In March, a several hundred tonne tower will bid farewell to the surface of our planet to kiss the darkness of space itself. In its journey, it will reach a peak velocity of 8 kilometers per second. From there a tiny craft no bigger than a small car, detaches itself and, as the speed demon that it is, fires its rockets to escape velocity—11 kms per second. Next stop, Moon. In the meantime, seven giant antennae across Earth collect radio signals from this tiny determined speck in an ocean of black.
Several million things need to go right for the story to get this far, and this is only half the story. The spacecraft needs to land on the Moon, release a rover. The rover then hikes across the surface, transmitting data all along. How will more than a dozen scientists keep track of the happenings 384,400 kms away?
This was the unique problem-solving opportunity with which Team Indus came to Parallel Labs.
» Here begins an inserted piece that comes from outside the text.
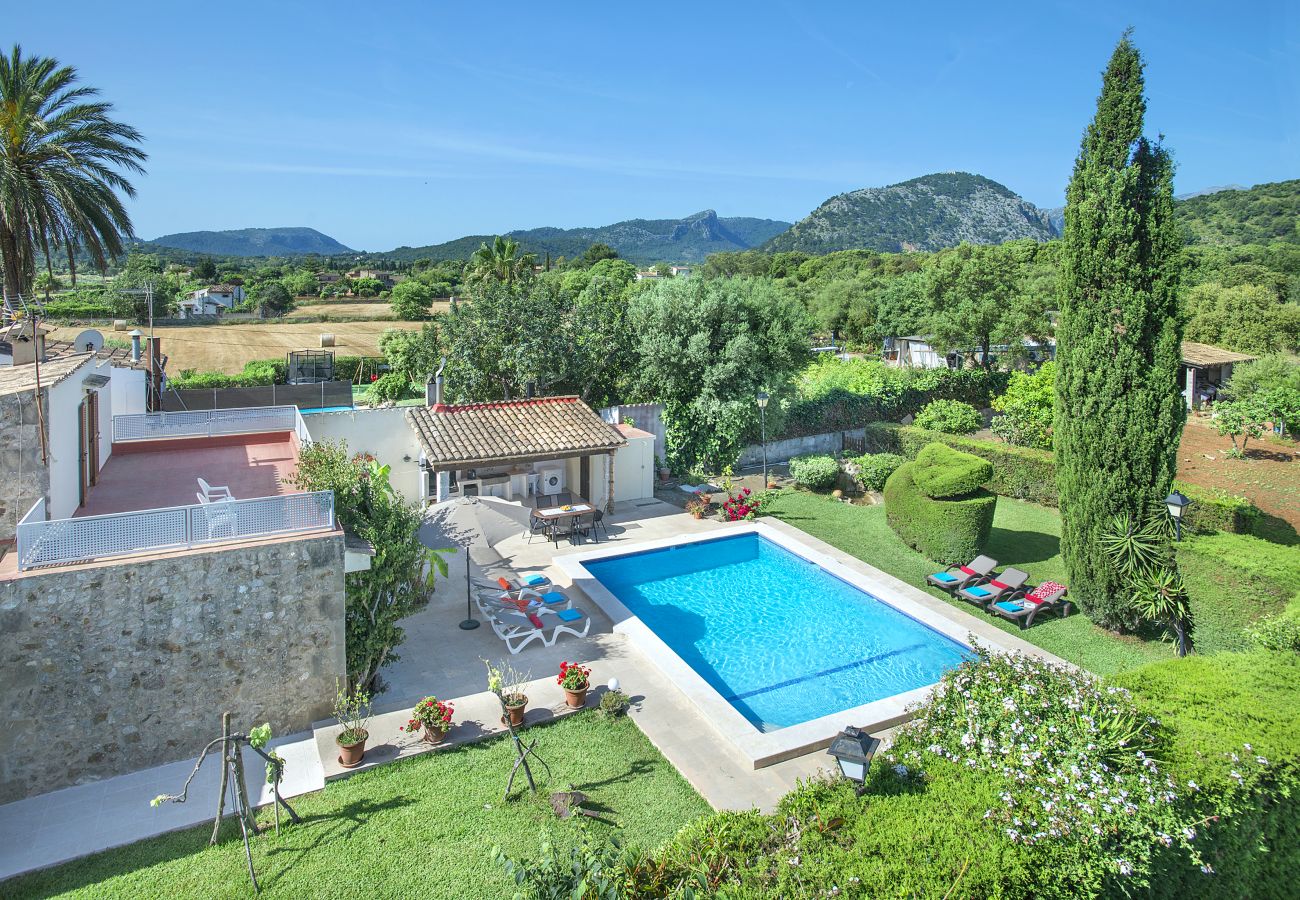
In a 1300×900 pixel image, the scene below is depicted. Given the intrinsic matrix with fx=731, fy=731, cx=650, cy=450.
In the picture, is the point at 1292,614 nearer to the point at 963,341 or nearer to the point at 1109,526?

In this story that is told through technology, the mission control screens are the lens through which everything—the launch, the transit, the touchdown—will be seen.
Before figurative pencil could be put to figurative paper, we had to know the ins and outs of the mission. After all, this was not a fictitious setup. This meant understanding their different subsystems, and tailing scientists across the different departments to make sure we could attain the degree of accuracy that any space mission demands.
Readability and typography were designed with two scenarios in mind.
This meant the visual hierarchy would be two-fold, one suited for each of the above scenarios.
Working primarily on a dark background, we chose a complementary colour scheme, involving the brand’s blue colour. With this we were able to draw contrast between the different parts of the interface.
While it was crucial for the scientist to monitor the parameters and their values, the audience themselves would not concern themselves with that. Instead, the audience’s attention would be guided to the bigger picture.
Visual language and typography were tested with three different subsystems before they were adapted to the rest. One problem that presented itself to us was the acquisition of assets. The assets provided by the team of scientists would not be amenable to a design format. What’s more, clarity in communication demanded that the to-scale 3d models of the spacecraft had to be abstracted into a simpler form to give emphasis where desired.
The information that is communicated through these screens demanded precision. This was not only to track changes but to respond to active crises. This, in a scenario where there needed to be accommodations for data transfer rates and even in cases where light speed wouldn’t be quick enough across these great distances.